» **PROVIDED PASSAGE**
>> start

I know that dreams are just dreams, but I know that they are also windows into your true thoughts and feelings. And sometimes a truth that you need to hear. I had such a dream last night, right as the morning dawned. I sprang out of bed so I wouldn’t forget it. Nor lose the feeling I had at the moment.
Parent Alienation is a real thing. It’s hurtful, hateful and permanently damaging. Are there times children are better off by being kept from their mom and/or dad? Sure. There are exceptions to any rule. But under normal circumstances, no. Mom’s can’t be dad’s and dad’s can’t be mom’s. Each can compensate for the other but not entirely. Same-sex marriages? I have no comment because I don’t know. I’m not, and have not been, in one. But I’m sure there’s other dimensions that are different from traditional marriages with kids. Not really the area of expertise for me.

>> end

» **AVAILABLE DATA**
>> start

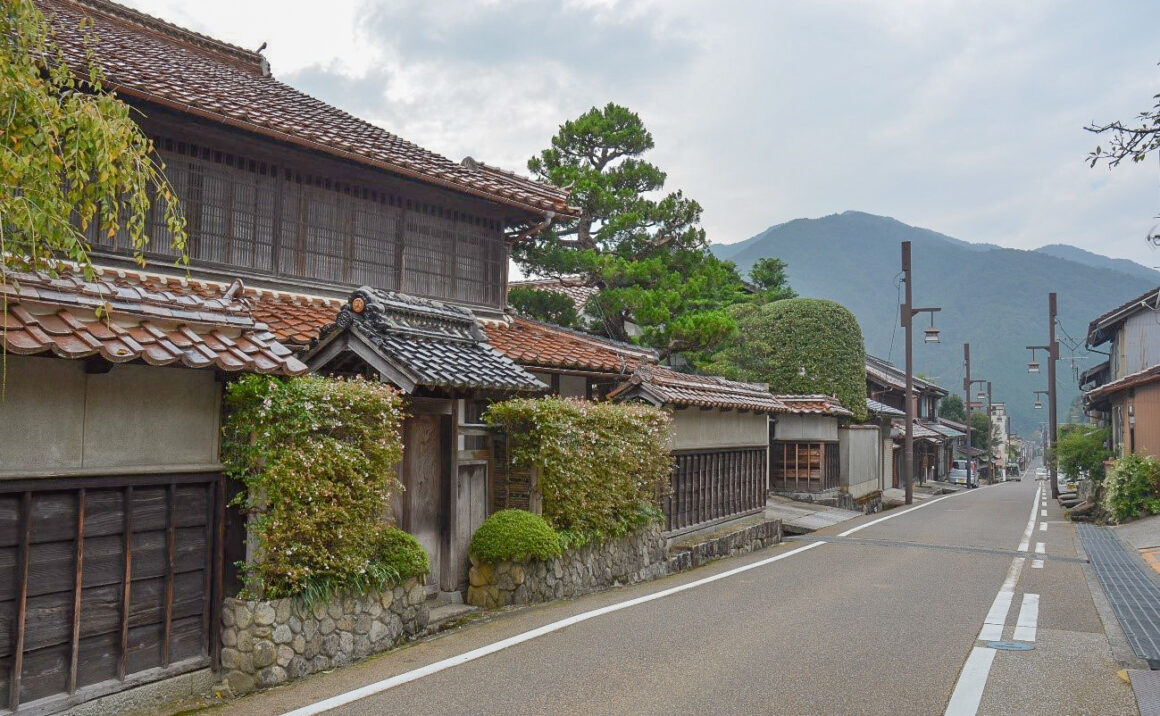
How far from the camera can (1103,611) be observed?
1091 cm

>> end

» **BRIEF 1**
In the passage about dreams and parent alienation, substitute "jumped" for "sprang" and give back the part that opens with the words containing "I know that dreams" and closes with "at the moment.".
» **BRIEF 2**
Write the next part of the passage about dreams and parent alienation, starting after its last sentence.

» **FINAL ANSWER 1**
I know that dreams are just dreams, but I know that they are also windows into your true thoughts and feelings. And sometimes a truth that you need to hear. I had such a dream last night, right as the morning dawned. I jumped out of bed so I wouldn’t forget it. Nor lose the feeling I had at the moment.

» **FINAL ANSWER 2**
But a Parent denying the love, support, and involvement of another parent is inexcusable. Completely. And it can be done in more than one way. Sometimes obviously. Sometimes subtly.
A parent can be near helpless. When visitations are denied. Calls aren’t returned. Messages ignored. Doors not opened. Holidays forsaken. Entire family relations severed. Thank you’s withheld. Courts uninterested. And all contact becomes restricted, controlled and rare through the custodial parent. The answers are few.
The boy in the dream asked, “What can you do?”. The father, who at long last is allowed to answer, responded. “I’m a dad, I can do almost anything.”
In that thought I have hope. I believe that. I truly do. All roads may not be open. But all are not closed.
Be a dad. Do almost anything.
I can do that. I’m a dad.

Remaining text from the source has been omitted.